Now let’s have a look at the child’s verbal skills. How do these contribute? One part has to do with the child being unable to express his feelings and wishes, another part with his being unable to understand what adults say. (I remember a massive and unexpected tantrum by one of my children when I said I would cut some daffodils for a friend, and then I would cut some forsythia. But to his extreme distress I did not cut any daffodils for “Sythia”!) It can help a lot to work closely with the child’s verbal abilities--  but as Poelle points out, a child can have excellent verbal skills but poor impulse control, so this is not always the answer.

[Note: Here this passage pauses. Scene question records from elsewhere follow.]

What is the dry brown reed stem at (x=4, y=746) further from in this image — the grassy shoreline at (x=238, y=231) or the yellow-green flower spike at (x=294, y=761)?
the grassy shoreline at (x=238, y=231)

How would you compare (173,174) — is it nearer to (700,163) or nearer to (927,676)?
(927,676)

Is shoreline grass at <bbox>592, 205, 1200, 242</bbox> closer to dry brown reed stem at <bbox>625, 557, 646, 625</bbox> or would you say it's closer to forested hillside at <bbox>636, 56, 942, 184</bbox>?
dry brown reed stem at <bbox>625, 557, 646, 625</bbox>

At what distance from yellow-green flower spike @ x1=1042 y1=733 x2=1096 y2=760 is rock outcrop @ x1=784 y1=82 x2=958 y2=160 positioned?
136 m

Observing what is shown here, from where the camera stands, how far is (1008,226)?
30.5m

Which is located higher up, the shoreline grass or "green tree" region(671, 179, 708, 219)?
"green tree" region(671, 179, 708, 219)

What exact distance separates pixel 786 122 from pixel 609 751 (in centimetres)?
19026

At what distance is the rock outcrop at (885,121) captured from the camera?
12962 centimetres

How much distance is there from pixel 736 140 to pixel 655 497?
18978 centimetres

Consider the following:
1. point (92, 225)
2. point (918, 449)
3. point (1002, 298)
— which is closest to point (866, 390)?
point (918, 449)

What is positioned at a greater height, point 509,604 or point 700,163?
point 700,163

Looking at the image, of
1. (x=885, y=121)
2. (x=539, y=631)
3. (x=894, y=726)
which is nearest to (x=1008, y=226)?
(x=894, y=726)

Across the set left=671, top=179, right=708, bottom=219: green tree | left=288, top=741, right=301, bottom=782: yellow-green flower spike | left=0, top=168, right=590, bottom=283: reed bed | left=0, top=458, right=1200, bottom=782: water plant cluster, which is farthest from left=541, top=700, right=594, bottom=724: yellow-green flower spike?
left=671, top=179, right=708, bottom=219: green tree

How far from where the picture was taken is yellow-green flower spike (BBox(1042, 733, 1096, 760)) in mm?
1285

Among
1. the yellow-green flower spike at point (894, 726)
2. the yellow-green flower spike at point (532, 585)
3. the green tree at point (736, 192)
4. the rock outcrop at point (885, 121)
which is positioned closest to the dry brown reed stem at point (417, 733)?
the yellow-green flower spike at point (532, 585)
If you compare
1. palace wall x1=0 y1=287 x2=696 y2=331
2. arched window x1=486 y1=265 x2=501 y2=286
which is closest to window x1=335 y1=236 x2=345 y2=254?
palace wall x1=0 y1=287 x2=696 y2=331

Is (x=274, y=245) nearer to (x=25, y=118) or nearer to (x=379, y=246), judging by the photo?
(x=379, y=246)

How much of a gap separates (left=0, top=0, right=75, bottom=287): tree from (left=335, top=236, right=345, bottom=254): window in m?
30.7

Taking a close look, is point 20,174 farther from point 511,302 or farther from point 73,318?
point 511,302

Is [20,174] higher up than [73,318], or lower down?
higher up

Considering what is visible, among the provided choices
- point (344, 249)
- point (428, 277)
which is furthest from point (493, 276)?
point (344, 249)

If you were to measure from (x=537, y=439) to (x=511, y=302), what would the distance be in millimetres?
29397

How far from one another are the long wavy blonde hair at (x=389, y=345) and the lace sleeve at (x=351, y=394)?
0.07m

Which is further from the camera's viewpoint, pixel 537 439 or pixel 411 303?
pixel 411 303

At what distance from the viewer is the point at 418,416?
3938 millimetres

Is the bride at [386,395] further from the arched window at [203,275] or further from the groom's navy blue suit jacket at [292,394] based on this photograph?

Previous experiences and recent changes? When a child has been subjected to extremes of discipline, both too much and too little at different times, he may have a disturbing level of anxiety about his own distress, creating even more tension and frustration. And recent changes like entering or changing child care, moving to a new house, having a new baby born, and adult moving in or out of the household, may create frustration. It’s critical to remember that good changes as well as bad ones can have this effect, so that wonderful birthday party with the cake and the exciting pony rides and the hats and masks may be followed by tantrums, just as a miserable experience might be. Life doesn’t always allow us to “titrate” a child’s exposure to change, but when it does, we need to think about preventing toddlers from having too much happen in too little time. Or, if we can’t manage that, we should at least be aware that a resulting tantrum is not unreasonable as an outcome.

There’s a lot more to be said about Eldridge’s suggestions—especially at what may result from telling a child he misses someone he can’t remember--  but that discussion will have to wait for another day.